Lawyers for death-row inmate Moore ask to withdraw, saying ‘competent representation cannot include doing nothing’
Lawyers for death-row inmate Carey Dean Moore are asking the Nebraska Supreme Court to allow them to withdraw from his case because they can’t provide competent representation while respecting his wishes to do nothing.
“Competent representation cannot include doing nothing while the client’s execution is looming,” Jeff Pickens, chief counsel of the Nebraska Commission on Public Advocacy, wrote in the motion filed Monday.
Moore is set to be executed by lethal injection at 10 a.m. on Aug. 14 for the murders of Reuel Van Ness Jr. and Maynard Helgeland in Omaha in 1979.
If it happens, his execution will be the first in Nebraska since Robert Williams’ in 1997 and the first in Nebraska using lethal injection.

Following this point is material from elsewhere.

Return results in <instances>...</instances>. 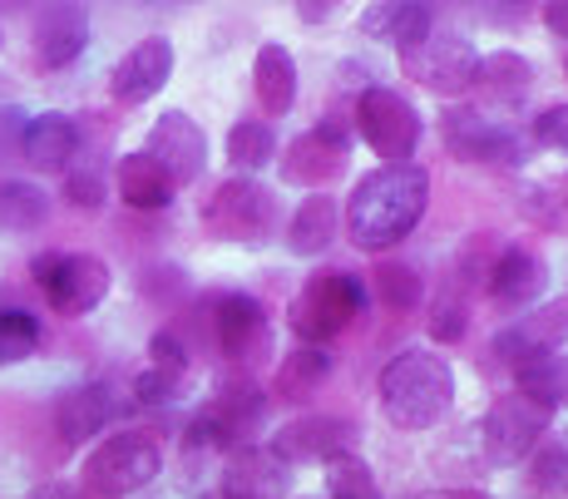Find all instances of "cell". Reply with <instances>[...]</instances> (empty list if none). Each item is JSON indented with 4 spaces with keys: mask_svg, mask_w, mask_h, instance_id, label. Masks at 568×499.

In an eight-page motion, Pickens said circumstances in the last three years have given rise to multiple claims that could be available to Moore to challenge his sentence. Among them, he cited the state’s planned four-drug protocol “never attempted in any state in this country.”
“This experimental protocol would be subject to serious challenge over whether it would violate Moore’s constitutional rights to be free from cruel and unusual punishment, if he were to elect to challenge it,” the defense attorney said.
The viability of that challenge also could be affected by public-records lawsuits on appeal seeking the source of the state’s drugs, he said. A Lincoln judge ordered the state to provide many of the records. But that decision is on hold pending an appeal by the state.
Pickens said the Commission on Public Advocacy took the Supreme Court’s order earlier this year seriously denying Moore’s motion to dismiss counsel, “but now finds itself unable to fulfill the court’s order and its ethical obligations in a consistent manner.”
He said the commission’s duty to abide by Moore’s decisions regarding the objectives of his representation are at odds with its duty to provide competent representation.
Pickens outlined a number of steps attorneys could take on Moore’s behalf, including a civil rights lawsuit regarding the experimental four-drug protocol, or a challenge to the nearly 38-year “unconstitutional delay” in executing him.
“Moore has directed the commission to do nothing. Thus, the commission is conflicted between its duty to abide by Moore’s directives and its duty to provide competent representation,” he said.
The Supreme Court hasn’t yet ruled on the motion.